Armenian whiskered bat
- Conservation status: Critically Endangered (IUCN 3.1)

Scientific classification
- Kingdom: Animalia
- Phylum: Chordata
- Class: Mammalia
- Order: Chiroptera
- Family: Vespertilionidae
- Genus: Myotis
- Species: M. hajastanicus
- Binomial name: Myotis hajastanicus Argyropulo, 1939
- Synonyms: Myotis mystacinus hajastanicus Argyropulo, 1939 ; Myotis aurascens Kuzyakin, 1935 ;

= Armenian whiskered bat =

- Genus: Myotis
- Species: hajastanicus
- Authority: Argyropulo, 1939
- Conservation status: CR

Species of bat

The Armenian whiskered bat (Myotis hajastanicus), also known as the Hajastan myotis or the Armenian myotis, is a species of bat from the family Vespertilionidae. The Armenian whiskered bat was formerly included as a part of the whiskered bat, but was considered distinct in 2000 as a result of morphologic comparison.
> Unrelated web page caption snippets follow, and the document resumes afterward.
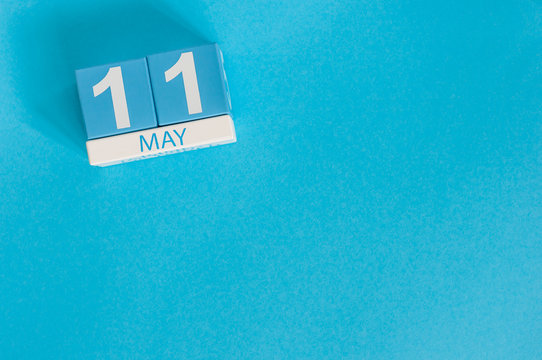 May 11th. Image of may 11 wooden color calendar on blue background.  Spring day, empty space for text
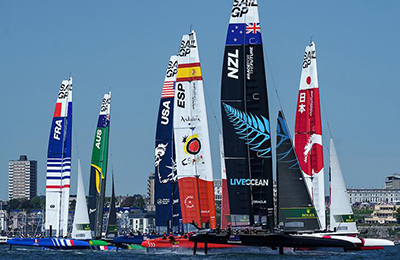 The New Zealand SailGP F50 catamaran with its Race for the Future partner, Live Ocean, on the wing sail.
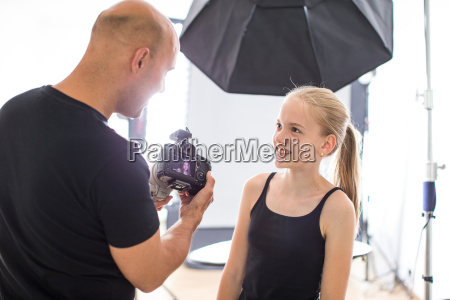 teenage fashion model being shot by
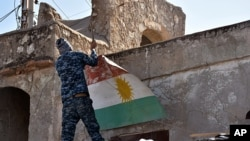An Iraqi soldier removes a Kurdish flag from Altun Kupri on the outskirts of Irbil, Iraq, Oct. 20, 2017.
==Taxonomy and etymology==
It was described as a new subspecies of the whiskered bat in 1939.
In 2000, Benda and Tsytsulina published that it should be considered a full species based on its physical characteristics.
In 2016, Dietz et al. argued that the Armenian whiskered bat was not morphologically or genetically distinct enough to be considered a full species; instead, they argued that it is synonymous with Myotis aurascens (which is itself sometimes considered synonymous with Myotis davidii).
However, as of 2018 the Integrated Taxonomic Information System still considers the Armenian whiskered bat as a full species.
Its species name "hajastanicus" means "of Hayastan", which is an alternate name for Armenia.

==Description==
It is relatively large for its genus with a forearm length of approximately 35.6 mm.
Its fur is brown while the distal tips of individual hairs may have a golden or yellowish tint.

==Conservation==
There were no records of the Armenian whiskered bat from the 1980s until 2013 and the species has only ever been located in the Sevan Lake basin in Armenia.
In 2013, 11 pregnant Armenian whiskered bats were captured near Lake Sevan.
Before the 2013 documentation, it was considered possibly extinct.
Due to its imperiled status, it is identified by the Alliance for Zero Extinction as a species in danger of imminent extinction.